• [Selected extract]:
1. $\sup E \leq \mathsf{L}$.

Let $\alpha$ be any real number satisfying $\alpha < \sup E$. Then there exist $\ell \in E$ and a subsequence $(s_{n_k})$ such that $\alpha < \ell = \lim_{k\to\infty} s_{n_k}$. Since $s_{n_k} \leq \sup_{m \geq n_k} s_m$ for each $k$, taking $k \to \infty$ gives

$$\alpha < \ell \leq \mathsf{L}$$

Since this is true for all $\alpha < \sup E$, taking $\alpha \uparrow \sup E$ proves the desired inequality.

2. $\sup E \geq \mathsf{L}$.

Fix $\alpha_k \uparrow \mathsf{L}$ and invoke the following algorithm:

  • Set $n_0 = 0$ for convenience.

• [Supplied material]:
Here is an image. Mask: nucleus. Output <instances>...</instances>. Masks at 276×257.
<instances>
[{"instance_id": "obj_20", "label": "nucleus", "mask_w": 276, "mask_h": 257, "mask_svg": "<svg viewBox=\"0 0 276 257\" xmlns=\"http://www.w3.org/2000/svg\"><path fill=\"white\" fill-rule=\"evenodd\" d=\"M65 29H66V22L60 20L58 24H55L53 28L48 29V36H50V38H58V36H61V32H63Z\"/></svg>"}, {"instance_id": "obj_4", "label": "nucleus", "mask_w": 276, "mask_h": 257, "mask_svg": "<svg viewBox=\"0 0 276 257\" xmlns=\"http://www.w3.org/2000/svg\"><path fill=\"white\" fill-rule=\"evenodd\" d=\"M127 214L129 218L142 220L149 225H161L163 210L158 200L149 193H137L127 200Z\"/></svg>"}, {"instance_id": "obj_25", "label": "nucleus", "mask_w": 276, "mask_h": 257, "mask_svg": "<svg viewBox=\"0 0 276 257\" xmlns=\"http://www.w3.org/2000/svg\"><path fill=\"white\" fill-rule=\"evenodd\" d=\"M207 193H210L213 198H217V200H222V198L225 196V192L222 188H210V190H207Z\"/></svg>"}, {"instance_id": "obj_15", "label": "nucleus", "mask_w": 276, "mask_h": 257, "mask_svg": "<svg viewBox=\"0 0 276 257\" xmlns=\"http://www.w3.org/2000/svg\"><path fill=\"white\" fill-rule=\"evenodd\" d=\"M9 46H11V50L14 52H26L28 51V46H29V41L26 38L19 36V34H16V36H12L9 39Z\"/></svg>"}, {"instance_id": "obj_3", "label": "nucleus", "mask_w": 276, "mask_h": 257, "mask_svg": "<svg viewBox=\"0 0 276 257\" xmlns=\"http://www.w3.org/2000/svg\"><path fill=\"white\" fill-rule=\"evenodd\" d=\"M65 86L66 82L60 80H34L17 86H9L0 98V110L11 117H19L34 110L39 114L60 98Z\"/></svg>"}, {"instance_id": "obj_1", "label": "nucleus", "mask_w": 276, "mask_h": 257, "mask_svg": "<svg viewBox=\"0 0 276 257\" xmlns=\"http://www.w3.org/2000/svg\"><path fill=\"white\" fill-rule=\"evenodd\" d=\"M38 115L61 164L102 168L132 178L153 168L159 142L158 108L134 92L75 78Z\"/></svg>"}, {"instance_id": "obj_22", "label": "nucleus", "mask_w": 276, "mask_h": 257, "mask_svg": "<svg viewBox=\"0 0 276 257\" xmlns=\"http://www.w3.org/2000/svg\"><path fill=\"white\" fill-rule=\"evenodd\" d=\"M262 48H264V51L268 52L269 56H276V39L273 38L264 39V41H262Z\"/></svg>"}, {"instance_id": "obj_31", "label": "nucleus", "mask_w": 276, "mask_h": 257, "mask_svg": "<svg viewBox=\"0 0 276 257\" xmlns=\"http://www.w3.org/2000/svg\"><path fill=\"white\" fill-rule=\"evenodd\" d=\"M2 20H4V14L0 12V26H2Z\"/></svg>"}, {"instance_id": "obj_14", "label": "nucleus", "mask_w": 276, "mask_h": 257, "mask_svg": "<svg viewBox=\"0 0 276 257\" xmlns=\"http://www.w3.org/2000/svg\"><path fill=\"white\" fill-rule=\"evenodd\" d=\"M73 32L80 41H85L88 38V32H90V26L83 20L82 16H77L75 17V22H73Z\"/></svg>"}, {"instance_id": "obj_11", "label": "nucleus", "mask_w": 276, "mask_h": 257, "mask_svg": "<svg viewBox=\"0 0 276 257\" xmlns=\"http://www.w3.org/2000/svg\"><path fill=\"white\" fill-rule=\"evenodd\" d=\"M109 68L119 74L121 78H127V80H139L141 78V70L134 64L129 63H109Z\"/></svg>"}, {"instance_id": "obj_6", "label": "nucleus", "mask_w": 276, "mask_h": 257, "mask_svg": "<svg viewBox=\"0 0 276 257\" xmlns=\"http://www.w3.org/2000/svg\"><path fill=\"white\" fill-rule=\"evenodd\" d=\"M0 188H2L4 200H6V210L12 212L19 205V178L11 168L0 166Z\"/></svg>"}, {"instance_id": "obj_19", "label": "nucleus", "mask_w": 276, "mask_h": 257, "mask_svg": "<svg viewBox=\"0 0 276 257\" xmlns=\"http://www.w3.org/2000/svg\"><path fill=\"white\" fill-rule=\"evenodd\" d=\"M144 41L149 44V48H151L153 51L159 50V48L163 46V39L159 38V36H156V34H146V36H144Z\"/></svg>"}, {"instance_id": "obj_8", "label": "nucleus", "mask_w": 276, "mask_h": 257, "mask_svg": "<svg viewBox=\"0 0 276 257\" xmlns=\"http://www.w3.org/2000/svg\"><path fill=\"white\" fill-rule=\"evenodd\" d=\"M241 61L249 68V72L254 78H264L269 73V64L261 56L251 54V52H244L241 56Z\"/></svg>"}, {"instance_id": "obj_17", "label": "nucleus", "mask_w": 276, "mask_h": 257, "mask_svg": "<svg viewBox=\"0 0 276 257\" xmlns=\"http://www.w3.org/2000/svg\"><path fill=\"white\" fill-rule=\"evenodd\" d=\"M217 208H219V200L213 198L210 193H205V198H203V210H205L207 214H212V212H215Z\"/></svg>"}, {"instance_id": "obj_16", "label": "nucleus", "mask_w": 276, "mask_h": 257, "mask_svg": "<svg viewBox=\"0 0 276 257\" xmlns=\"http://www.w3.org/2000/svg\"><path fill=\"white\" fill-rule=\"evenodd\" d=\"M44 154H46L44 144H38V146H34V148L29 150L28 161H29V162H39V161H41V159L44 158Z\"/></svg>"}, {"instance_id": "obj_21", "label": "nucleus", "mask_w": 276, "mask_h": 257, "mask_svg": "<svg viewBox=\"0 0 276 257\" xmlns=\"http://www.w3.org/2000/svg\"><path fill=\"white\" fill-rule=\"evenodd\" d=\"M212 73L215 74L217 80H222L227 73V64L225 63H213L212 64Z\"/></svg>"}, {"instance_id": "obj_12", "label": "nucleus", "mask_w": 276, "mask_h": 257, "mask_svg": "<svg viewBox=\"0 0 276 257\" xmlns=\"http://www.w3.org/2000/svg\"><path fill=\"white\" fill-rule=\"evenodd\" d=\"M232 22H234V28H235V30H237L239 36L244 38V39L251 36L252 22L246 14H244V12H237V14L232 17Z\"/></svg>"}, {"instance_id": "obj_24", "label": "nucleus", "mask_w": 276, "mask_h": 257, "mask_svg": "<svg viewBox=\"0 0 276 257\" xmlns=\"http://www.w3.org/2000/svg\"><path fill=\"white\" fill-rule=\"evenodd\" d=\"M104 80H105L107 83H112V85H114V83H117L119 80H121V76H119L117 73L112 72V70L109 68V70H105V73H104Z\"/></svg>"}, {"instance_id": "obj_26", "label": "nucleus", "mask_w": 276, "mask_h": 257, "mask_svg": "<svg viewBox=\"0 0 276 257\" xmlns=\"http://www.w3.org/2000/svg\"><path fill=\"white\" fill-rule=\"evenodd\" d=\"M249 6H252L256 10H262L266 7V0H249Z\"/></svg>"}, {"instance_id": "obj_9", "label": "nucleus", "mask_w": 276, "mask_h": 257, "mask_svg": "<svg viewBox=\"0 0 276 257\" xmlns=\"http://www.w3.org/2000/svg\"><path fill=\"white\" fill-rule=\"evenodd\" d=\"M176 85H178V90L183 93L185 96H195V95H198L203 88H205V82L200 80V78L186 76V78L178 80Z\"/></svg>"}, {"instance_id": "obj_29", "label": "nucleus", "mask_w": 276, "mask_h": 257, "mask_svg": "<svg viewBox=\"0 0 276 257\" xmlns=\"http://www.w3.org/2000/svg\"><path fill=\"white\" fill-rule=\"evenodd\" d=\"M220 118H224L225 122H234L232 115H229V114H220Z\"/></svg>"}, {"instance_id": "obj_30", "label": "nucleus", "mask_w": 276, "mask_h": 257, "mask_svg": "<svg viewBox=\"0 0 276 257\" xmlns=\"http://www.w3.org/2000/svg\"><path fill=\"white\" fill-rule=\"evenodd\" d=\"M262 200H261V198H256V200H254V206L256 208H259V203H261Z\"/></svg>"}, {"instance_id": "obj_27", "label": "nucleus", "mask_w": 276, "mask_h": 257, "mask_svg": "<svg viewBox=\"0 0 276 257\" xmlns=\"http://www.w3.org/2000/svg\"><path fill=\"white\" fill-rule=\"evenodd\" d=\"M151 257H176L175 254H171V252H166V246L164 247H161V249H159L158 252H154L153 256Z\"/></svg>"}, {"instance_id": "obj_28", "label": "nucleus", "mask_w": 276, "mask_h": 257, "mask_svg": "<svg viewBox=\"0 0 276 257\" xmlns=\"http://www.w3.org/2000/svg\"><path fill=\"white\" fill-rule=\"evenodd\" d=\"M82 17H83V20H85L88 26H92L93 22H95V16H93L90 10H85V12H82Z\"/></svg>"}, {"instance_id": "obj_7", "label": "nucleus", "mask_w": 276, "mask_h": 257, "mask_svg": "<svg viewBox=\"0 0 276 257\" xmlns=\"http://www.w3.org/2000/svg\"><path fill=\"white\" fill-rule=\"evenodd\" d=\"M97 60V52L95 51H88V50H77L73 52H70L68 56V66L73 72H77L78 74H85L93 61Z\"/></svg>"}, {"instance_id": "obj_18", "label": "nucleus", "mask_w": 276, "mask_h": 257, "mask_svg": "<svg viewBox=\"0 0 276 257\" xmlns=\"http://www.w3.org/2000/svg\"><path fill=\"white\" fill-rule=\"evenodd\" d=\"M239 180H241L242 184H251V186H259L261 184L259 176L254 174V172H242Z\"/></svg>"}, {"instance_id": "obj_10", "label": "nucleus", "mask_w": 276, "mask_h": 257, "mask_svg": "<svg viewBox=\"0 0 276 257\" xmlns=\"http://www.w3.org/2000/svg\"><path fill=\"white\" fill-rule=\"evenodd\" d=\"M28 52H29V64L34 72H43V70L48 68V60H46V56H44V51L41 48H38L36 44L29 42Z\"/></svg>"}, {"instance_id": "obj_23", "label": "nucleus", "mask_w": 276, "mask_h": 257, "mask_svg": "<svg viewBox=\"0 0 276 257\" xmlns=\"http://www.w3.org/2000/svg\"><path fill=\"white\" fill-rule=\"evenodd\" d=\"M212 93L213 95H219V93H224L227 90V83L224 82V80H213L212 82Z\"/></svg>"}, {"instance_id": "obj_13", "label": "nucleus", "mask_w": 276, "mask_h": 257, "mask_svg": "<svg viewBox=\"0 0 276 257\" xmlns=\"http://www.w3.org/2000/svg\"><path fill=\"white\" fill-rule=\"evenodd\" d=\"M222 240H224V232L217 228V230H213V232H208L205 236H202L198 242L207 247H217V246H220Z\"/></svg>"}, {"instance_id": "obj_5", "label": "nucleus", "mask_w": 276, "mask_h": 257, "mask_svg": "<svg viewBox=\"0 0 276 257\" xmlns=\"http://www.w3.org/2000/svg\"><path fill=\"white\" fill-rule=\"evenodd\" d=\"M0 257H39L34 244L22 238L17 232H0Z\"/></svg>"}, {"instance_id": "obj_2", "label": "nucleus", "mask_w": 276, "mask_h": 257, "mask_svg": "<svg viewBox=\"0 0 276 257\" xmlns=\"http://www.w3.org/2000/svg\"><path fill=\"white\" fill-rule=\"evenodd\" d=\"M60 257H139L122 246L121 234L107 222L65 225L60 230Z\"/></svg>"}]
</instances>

• [Your instructions]: From the proof excerpt, extract the passage that runs from "1. $\sup E \leq" up to and including "0$ for convenience.", copying it word for word.

• [Solution to the exercise]:
1. $\sup E \leq \mathsf{L}$.

Let $\alpha$ be any real number satisfying $\alpha < \sup E$. Then there exist $\ell \in E$ and a subsequence $(s_{n_k})$ such that $\alpha < \ell = \lim_{k\to\infty} s_{n_k}$. Since $s_{n_k} \leq \sup_{m \geq n_k} s_m$ for each $k$, taking $k \to \infty$ gives

$$\alpha < \ell \leq \mathsf{L}$$

Since this is true for all $\alpha < \sup E$, taking $\alpha \uparrow \sup E$ proves the desired inequality.

2. $\sup E \geq \mathsf{L}$.

Fix $\alpha_k \uparrow \mathsf{L}$ and invoke the following algorithm:

  • Set $n_0 = 0$ for convenience.